To address the challenge of simultaneously preserving fine details and ensuring downstream-task adaptability in infrared and visible-light image fusion, this paper proposes SAGE, a semantic-guided lightweight fusion framework. Methodologically, SAGE introduces (1) the Semantic Persistent Attention (SPA) module—the first of its kind—to dynamically model cross-modal semantic correlations; and (2) a three-level knowledge distillation mechanism—operating at feature, pixel, and contrastive semantic levels—to transfer semantic priors from the Segment Anything Model (SAM) to a compact student network, thereby eliminating SAM dependency during inference. Extensive experiments demonstrate that SAGE consistently outperforms state-of-the-art methods in both visual quality and downstream performance for detection and segmentation tasks, while achieving real-time inference speed (>30 FPS). This advances task-oriented practicality of fused imagery without compromising fidelity or efficiency.
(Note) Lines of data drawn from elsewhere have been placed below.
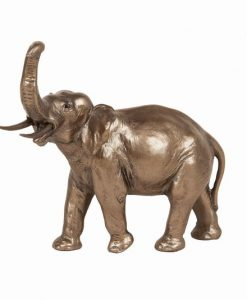 Frith Elephant Tunk Up MK008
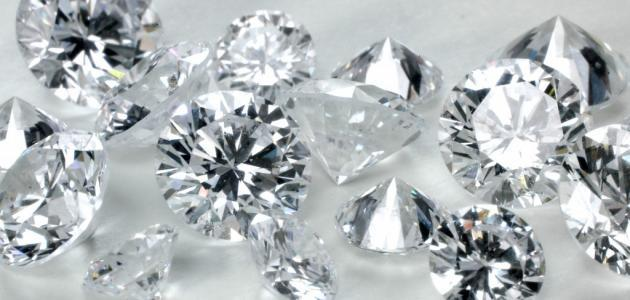 Diamond types and grades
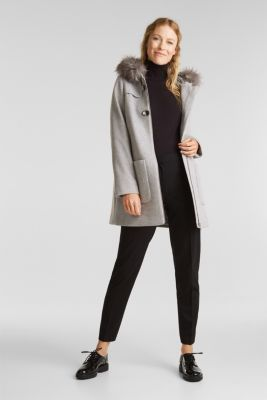 Padded coat with faux fur and wool, LIGHT GREY 5, detail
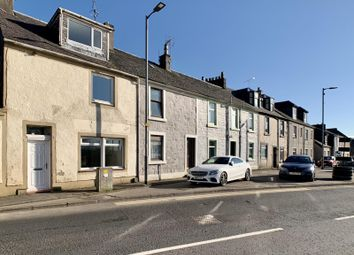 Thumbnail 3 bedroom terraced house for sale in Wilson Street, Beith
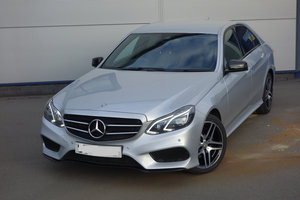 Picture of 2015 Mercedes E250 CDi AMG Night Edition 7-G Tronic Leather, Nav SOLD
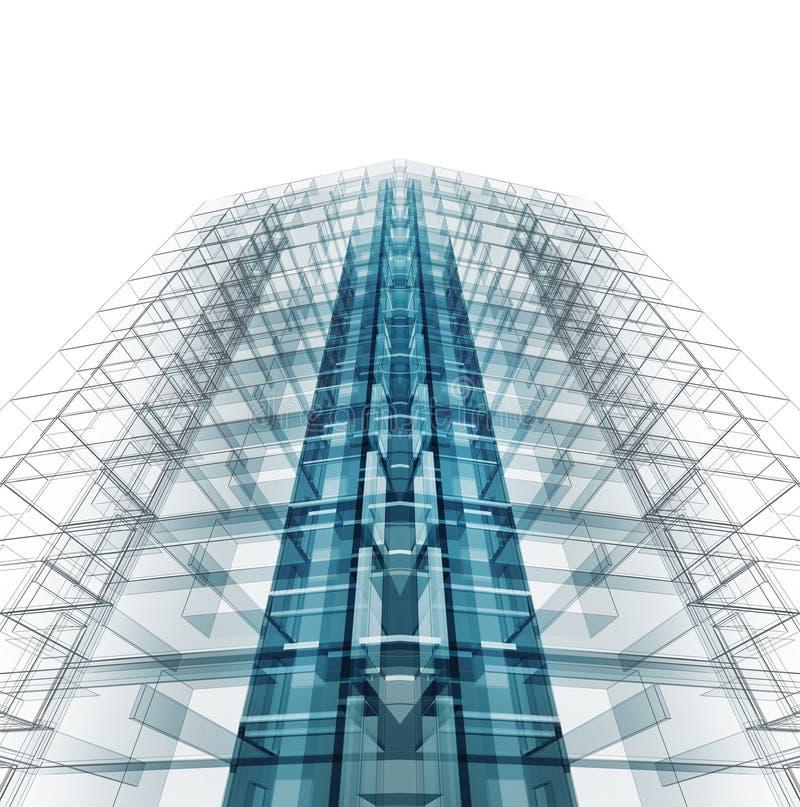 Σύγχρονη αρχιτεκτονική κατασκευής τρισδιάστατη απόδοση ελεύθερη απεικόνιση δικαιώματος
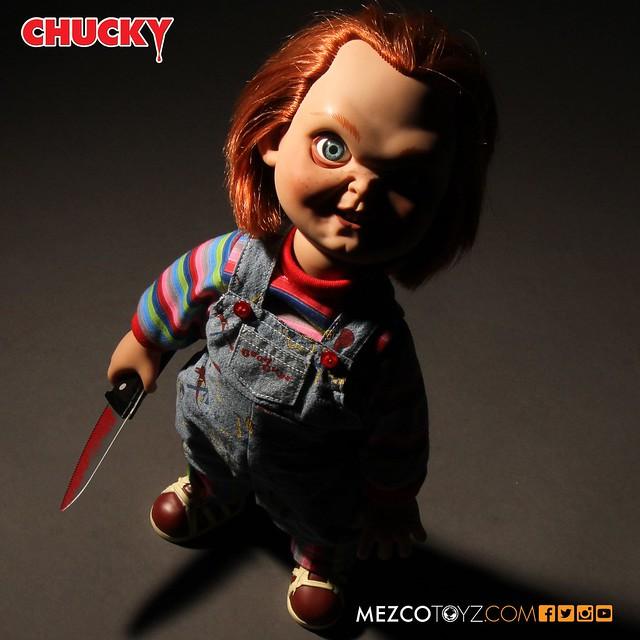 MEZCO《靈異入侵》好孩子恰吉 陰險兇殘版 Talking Sneering Chucky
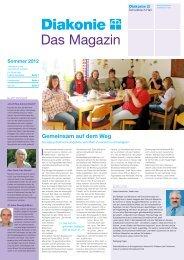 Sommer 2012 - Diakonieverband Schwäbisch Hall
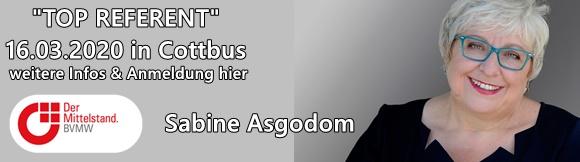 Kopfgrafik_BE_S_Asgodom_3.jpg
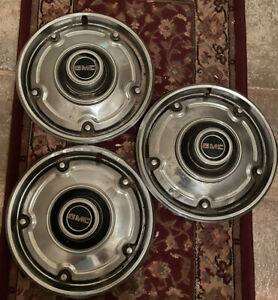 67 To 72 Gmc Hubcaps 3 Only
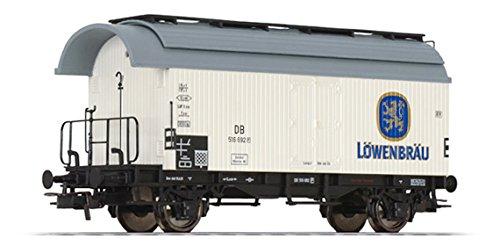 liliput-l235113-wagon-pour-le-transport-de-la-biere-h0-lowenbrau-de-la-db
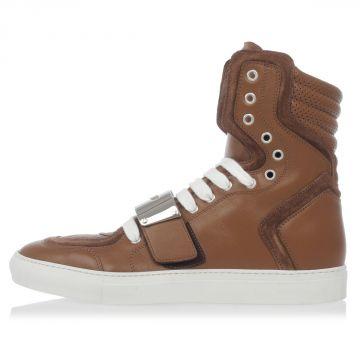 Sneakers Alta CAMBRIDGE in pelle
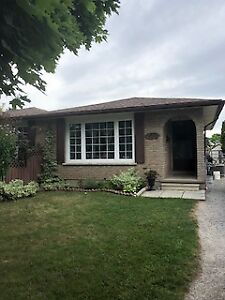 3 Bedroom home in Secord Woods, St Catharines,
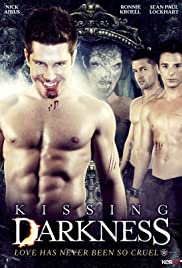 Kissing Darkness(2014) Poster - Movie Forum, Cast, Reviews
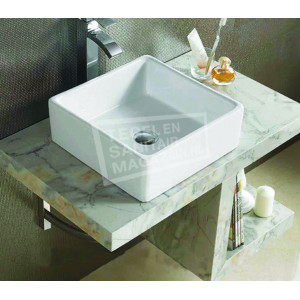 Sanilux Quatro (38x38x13cm) keramische opbouw wastafel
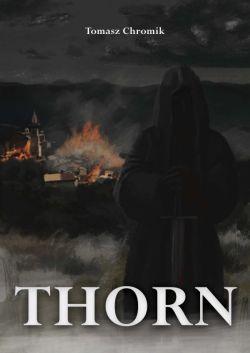 Okładka książki - Thorn
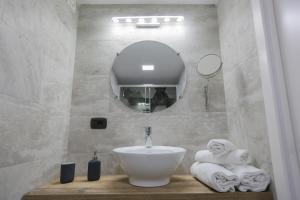 A bathroom at Santa Chiara Loft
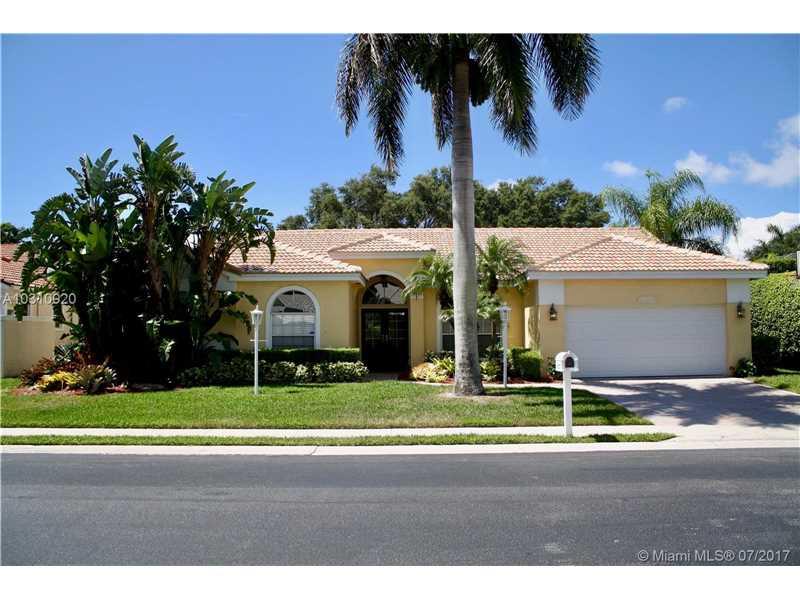 10277 Allamanda Blvd, Palm Beach Gardens, FL 33410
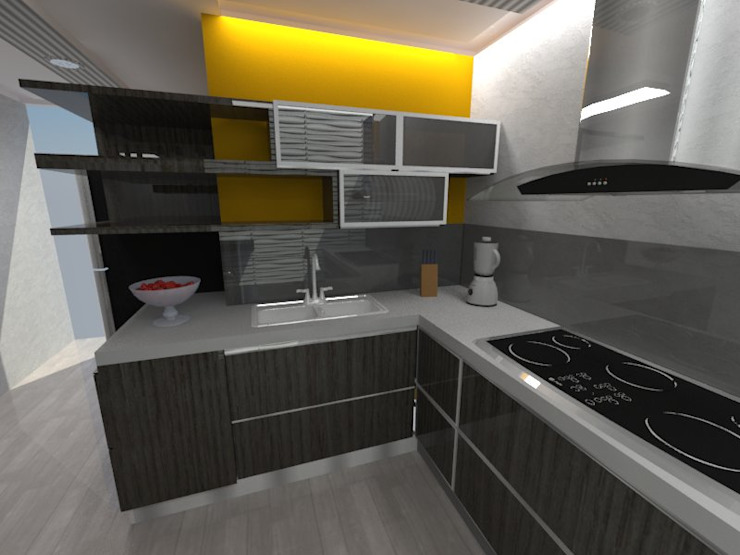 Diseño Interior vivienda de MAHO arquitectura y diseño, C.A Minimalista Vidrio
Multi-modality image fusion, particularly infrared and visible image fusion, plays a crucial role in integrating diverse modalities to enhance scene understanding. Early research primarily focused on visual quality, yet challenges remain in preserving fine details, making it difficult to adapt to subsequent tasks. Recent approaches have shifted towards task-specific design, but struggle to achieve the ``The Best of Both Worlds'' due to inconsistent optimization goals. To address these issues, we propose a novel method that leverages the semantic knowledge from the Segment Anything Model (SAM) to Grow the quality of fusion results and Establish downstream task adaptability, namely SAGE. Specifically, we design a Semantic Persistent Attention (SPA) Module that efficiently maintains source information via the persistent repository while extracting high-level semantic priors from SAM. More importantly, to eliminate the impractical dependence on SAM during inference, we introduce a bi-level optimization-driven distillation mechanism with triplet losses, which allow the student network to effectively extract knowledge at the feature, pixel, and contrastive semantic levels, thereby removing reliance on the cumbersome SAM model. Extensive experiments show that our method achieves a balance between high-quality visual results and downstream task adaptability while maintaining practical deployment efficiency.